For us, healthy food and nutrition education go hand-in-hand. We have a responsibility to do even more to distribute nutritious food, deliver a clear and concise nutrition message, and provide nutrition education that will increase the positive impact of our hunger-fighting efforts.
Here’s a look at the foods we’re prioritizing in donations and distributions for our hungry neighbors:
- Vegetables: fresh, frozen, and canned, with minimal added sauces, sodium, and fat
- Fruit: fresh, frozen, dried (no sugar added), and canned, offered in water, juice, or light syrup
- Whole grains: minimally processed, such as oats, brown rice, and quinoa. Processed foods, such as breads and crackers, are acceptable if whole grain is the first ingredient.

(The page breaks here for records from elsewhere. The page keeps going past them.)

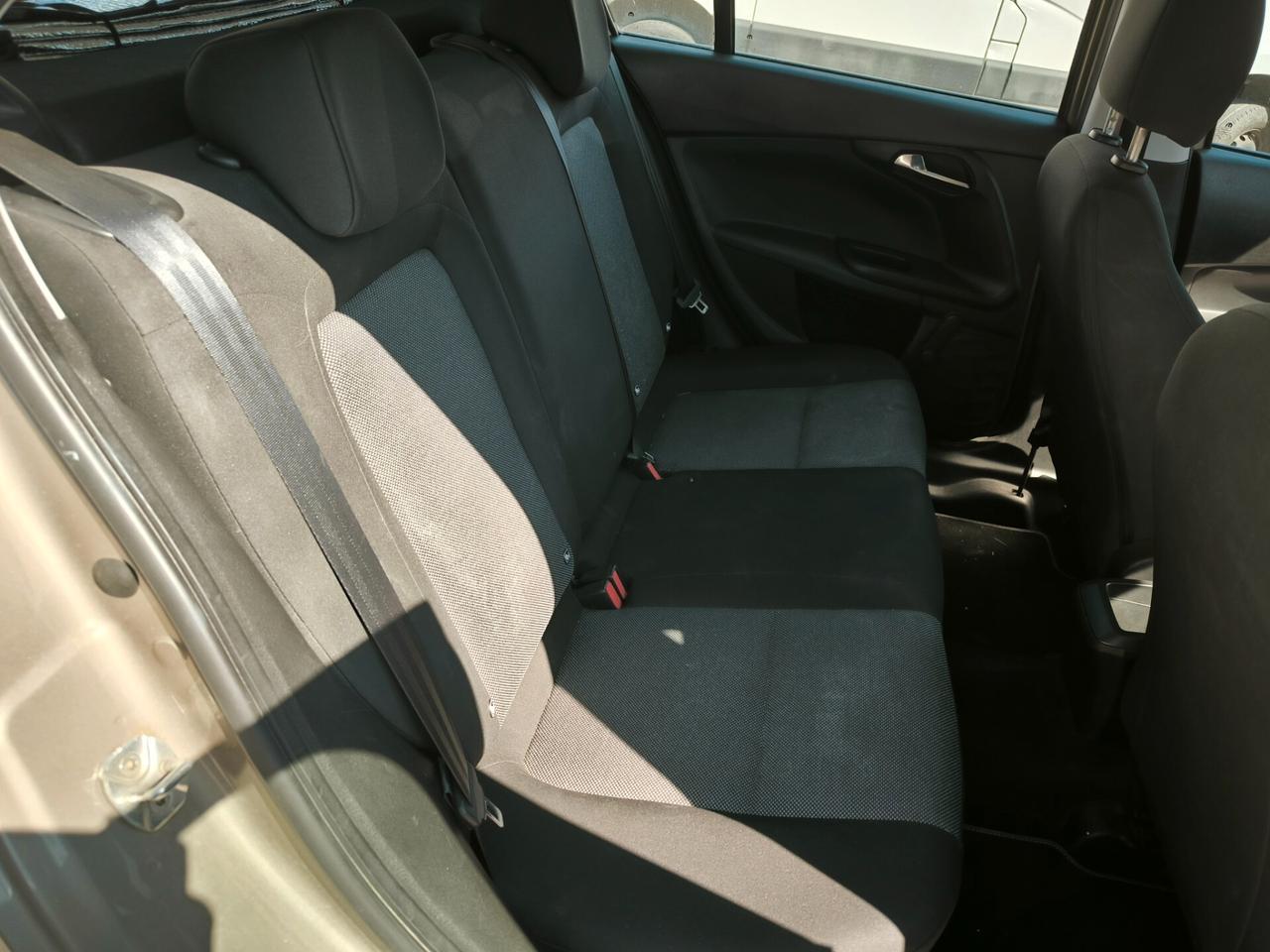 Fiat Tipo 1.4 5 porte Easy METANO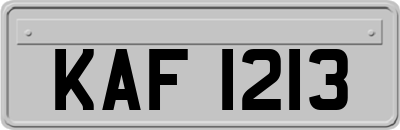 KAF1213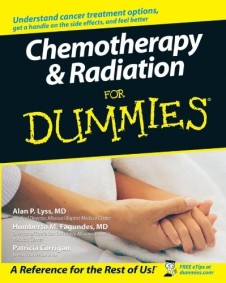 Chemo_Radiation for Dummies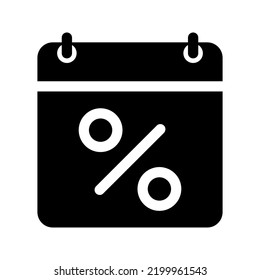 Calendar icon. schedule sign. date symbol. vector illustration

- Lean proteins: both animal and plant proteins that are low in sodium
- Low-fat dairy: dairy with limits on added sugar and sodium
Food-insecure Marylanders access these foods and accompanying nutrition education (recipes, cooking demos, interactive games, and more) in our Community Hunger Intervention Programs, such as Pantry On The Go, Summer Clubs, Supper Clubs, School Pantries, HEART Markets, and the Farm to Food Bank Program.
SWAPping Choices, Improving Nutrition
SWAP (Supporting Wellness at Pantries) is a simple-to-follow “stoplight” system of ranking food based on its nutrition level. When food comes in through our doors, we will give it a color based on levels of things like sodium, saturated fat, and sugar.
The green level stands for “choose often,” the yellow represents “choose sometimes,” and the red signifies “choose rarely.” This system works equally well for food donors and clients allowing both groups to make better choices.
According to an article in the Journal of the Academy of Nutrition and Dietetics, the goal of the SWAP system is to improve the supply of healthier foods and increase demand for those products in food pantry settings.
Kathy works closely with our network partners to ensure they are helping food-insecure people in their communities use the SWAP system to improve their nutrition.
Help Us Strengthen Our Focus on Nutrition
Lack of access to nutritious foods, and the knowledge of how to regularly incorporate them into their lives, narrow the pathways out of hunger for food-insecure Marylanders.
Ensuring that our food donors, network partners, and ultimately, food-insecure Marylanders have the resources they need to make better nutrition choices requires us to be vigilant, agile and innovative.
But it is within our power to help Marylanders lessen the effects of poor health outcomes through improved nutrition.